Interrogée à ce sujet, Emeline explique qu'ils ont eu des relations sexuelles à la demande de son beau-frère. Pendant des mois, il lui a fait des cadeaux, lui écrivait des lettres d'amour lui avouant son attirance pour elle depuis qu'elle était toute petite, lui disant qu'ils étaient des âmes-soeurs et que s'ils couchaient ensemble, ça lui donnerait des "formes de femmes". Si Emeline a toujours dit "non", un jour, elle s'est laissé faire.

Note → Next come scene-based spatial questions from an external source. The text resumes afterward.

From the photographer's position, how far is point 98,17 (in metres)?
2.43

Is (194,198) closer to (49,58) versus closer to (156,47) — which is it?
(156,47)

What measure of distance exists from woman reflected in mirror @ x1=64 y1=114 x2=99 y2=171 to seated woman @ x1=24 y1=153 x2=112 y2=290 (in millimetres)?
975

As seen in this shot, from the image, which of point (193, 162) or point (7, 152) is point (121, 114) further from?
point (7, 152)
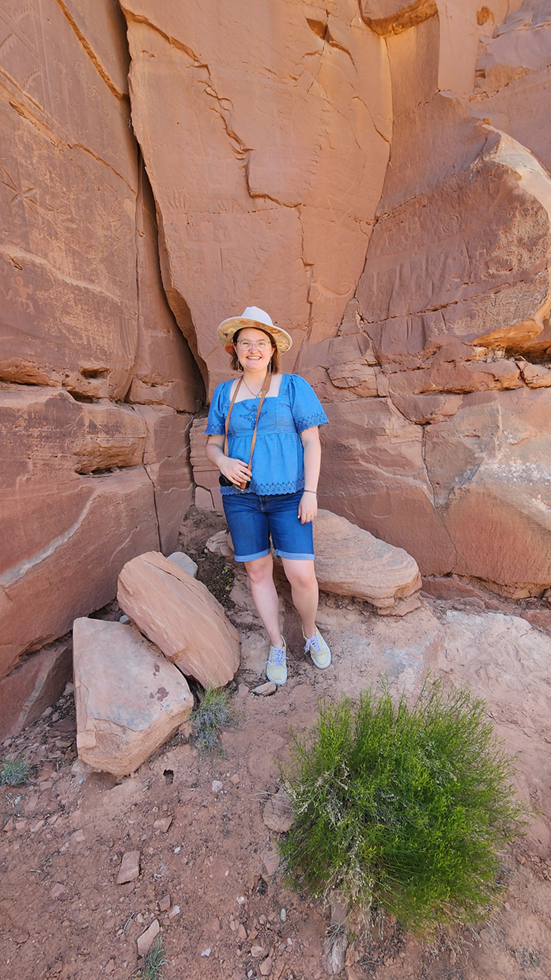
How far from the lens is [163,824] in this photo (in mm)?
1610

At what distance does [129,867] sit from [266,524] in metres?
1.41

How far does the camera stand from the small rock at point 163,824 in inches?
63.0

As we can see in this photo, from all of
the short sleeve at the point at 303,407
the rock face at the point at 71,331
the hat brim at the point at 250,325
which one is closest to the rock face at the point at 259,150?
the rock face at the point at 71,331

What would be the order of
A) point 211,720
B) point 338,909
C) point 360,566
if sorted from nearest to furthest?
1. point 338,909
2. point 211,720
3. point 360,566

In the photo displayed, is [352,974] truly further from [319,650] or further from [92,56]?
[92,56]

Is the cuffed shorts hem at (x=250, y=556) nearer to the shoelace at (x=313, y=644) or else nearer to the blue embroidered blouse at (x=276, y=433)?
the blue embroidered blouse at (x=276, y=433)

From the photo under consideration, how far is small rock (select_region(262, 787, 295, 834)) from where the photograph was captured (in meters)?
1.56

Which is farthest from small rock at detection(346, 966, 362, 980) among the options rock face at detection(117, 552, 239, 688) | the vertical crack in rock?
the vertical crack in rock

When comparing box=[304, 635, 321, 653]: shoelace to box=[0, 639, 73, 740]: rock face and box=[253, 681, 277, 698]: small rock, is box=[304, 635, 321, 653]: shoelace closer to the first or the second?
box=[253, 681, 277, 698]: small rock

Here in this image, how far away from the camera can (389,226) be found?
10.7 ft

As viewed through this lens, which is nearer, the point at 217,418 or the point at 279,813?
the point at 279,813

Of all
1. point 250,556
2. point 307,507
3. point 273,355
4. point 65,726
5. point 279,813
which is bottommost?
point 65,726

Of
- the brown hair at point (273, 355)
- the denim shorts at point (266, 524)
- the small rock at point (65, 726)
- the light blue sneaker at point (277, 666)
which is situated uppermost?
the brown hair at point (273, 355)

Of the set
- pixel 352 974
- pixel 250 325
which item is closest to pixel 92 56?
pixel 250 325
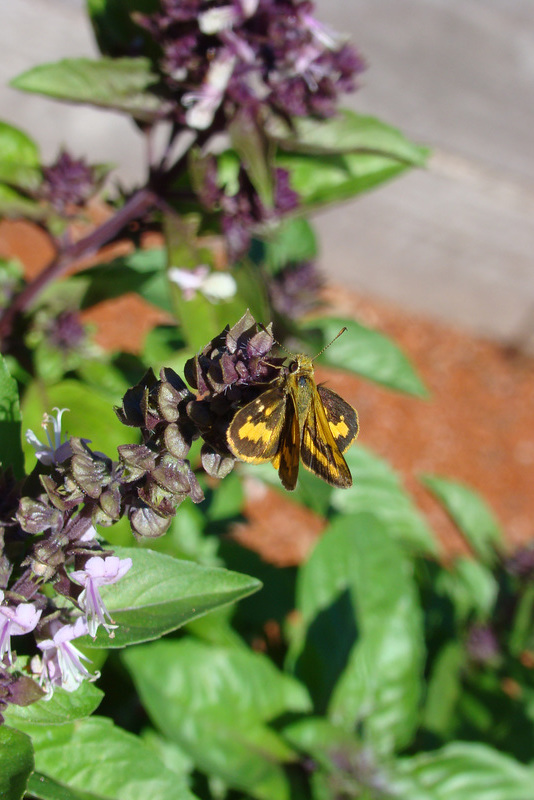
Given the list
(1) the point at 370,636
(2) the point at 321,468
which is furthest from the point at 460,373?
(2) the point at 321,468

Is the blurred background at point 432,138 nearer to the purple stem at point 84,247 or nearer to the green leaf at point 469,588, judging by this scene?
the purple stem at point 84,247

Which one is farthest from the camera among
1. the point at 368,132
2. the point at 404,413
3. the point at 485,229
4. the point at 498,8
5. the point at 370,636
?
the point at 404,413

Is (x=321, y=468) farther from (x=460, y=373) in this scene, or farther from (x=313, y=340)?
(x=460, y=373)

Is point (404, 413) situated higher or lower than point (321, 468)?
lower

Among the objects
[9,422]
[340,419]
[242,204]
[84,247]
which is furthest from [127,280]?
[340,419]

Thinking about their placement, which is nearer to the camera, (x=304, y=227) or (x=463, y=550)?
(x=304, y=227)
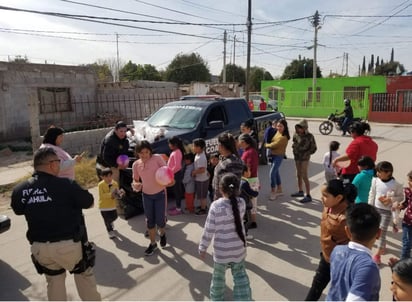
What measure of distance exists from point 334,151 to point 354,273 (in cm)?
408

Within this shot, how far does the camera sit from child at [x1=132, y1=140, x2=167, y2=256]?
4297 mm

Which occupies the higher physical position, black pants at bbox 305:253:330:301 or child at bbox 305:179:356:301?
child at bbox 305:179:356:301

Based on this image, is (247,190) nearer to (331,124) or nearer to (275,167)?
(275,167)

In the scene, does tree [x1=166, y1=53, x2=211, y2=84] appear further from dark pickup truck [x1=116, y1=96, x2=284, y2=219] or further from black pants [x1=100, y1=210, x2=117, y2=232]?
black pants [x1=100, y1=210, x2=117, y2=232]

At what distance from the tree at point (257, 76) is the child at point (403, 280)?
6289 centimetres

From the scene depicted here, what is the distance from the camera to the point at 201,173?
5.62 metres

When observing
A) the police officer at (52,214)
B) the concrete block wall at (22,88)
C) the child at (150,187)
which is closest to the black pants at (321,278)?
the police officer at (52,214)

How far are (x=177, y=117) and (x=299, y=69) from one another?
187 ft

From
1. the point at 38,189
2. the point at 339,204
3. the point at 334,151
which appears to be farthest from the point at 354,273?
the point at 334,151

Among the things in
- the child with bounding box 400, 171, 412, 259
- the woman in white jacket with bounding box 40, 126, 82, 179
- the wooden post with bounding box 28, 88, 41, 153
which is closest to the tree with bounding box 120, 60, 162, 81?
the wooden post with bounding box 28, 88, 41, 153

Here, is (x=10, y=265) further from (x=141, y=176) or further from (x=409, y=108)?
(x=409, y=108)

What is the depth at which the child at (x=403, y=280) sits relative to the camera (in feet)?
5.79

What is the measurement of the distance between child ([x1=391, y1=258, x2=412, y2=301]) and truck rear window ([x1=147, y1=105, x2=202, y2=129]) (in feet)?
17.5

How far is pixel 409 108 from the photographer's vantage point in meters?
21.3
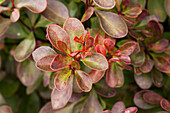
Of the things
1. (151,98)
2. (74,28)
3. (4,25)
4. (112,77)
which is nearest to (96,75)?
(112,77)

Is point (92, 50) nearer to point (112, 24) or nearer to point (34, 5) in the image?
point (112, 24)

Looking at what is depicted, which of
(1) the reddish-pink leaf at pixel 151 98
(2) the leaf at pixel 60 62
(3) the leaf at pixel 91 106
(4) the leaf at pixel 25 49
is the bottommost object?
(3) the leaf at pixel 91 106

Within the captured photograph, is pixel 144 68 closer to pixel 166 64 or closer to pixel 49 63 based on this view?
pixel 166 64

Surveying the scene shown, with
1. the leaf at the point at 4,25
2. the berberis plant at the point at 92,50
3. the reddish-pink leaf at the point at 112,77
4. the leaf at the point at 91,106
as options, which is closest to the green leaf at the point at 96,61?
the berberis plant at the point at 92,50

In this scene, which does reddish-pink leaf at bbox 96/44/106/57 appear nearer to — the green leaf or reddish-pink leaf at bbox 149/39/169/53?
the green leaf

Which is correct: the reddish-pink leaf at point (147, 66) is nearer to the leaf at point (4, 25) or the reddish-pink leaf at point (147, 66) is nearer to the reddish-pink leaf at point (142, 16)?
the reddish-pink leaf at point (142, 16)

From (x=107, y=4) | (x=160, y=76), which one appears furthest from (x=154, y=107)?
(x=107, y=4)

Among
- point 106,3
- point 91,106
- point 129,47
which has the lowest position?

Confronté aux révélations de la jeune fille, Sylvain Schrutt n'a pas nié les faits et a même revendiqué son amour pour elle. De son point de vue, il ne voit pas le mal à aimer sa belle-soeur de 16 ans.
Les enquêteurs pensent que cette relation pouvait être le mobile de l'assassinat de Ghislaine Leclerc, car elle semblait être au courant. La veille, elle voulait parler à sa fille Emeline à ce sujet.
Acquitté
Sylvain Schrutt est donc mis en examen et placé en détention provisoire. Son procès s'ouvre en octobre 2014 devant les assises de Saône-et-Loire. Il est finalement reconnu coupable d'assassinat et condamné à 18 ans de réclusion criminelle.
Il décide finalement de faire appel et continue de clamer son innocence. Ses avocats mettent en avant le fait que son comportement est suspect, certes, mais qu'il n'y a aucune preuve matérielle contre lui. A l'issue de ce procès, Sylvain Schrutt est finalement acquitté au bénéfice du doute.
Pour les filles de Ghislaine Leclerc, c'est le choc. Elles qui pensaient avoir rendu justice à leur mère sont abasourdies. Mais ce qui les révoltent encore plus, c'est qu'elles apprennent que l'enquête est classée. Treize ans plus tard, le mystère reste donc encore entier.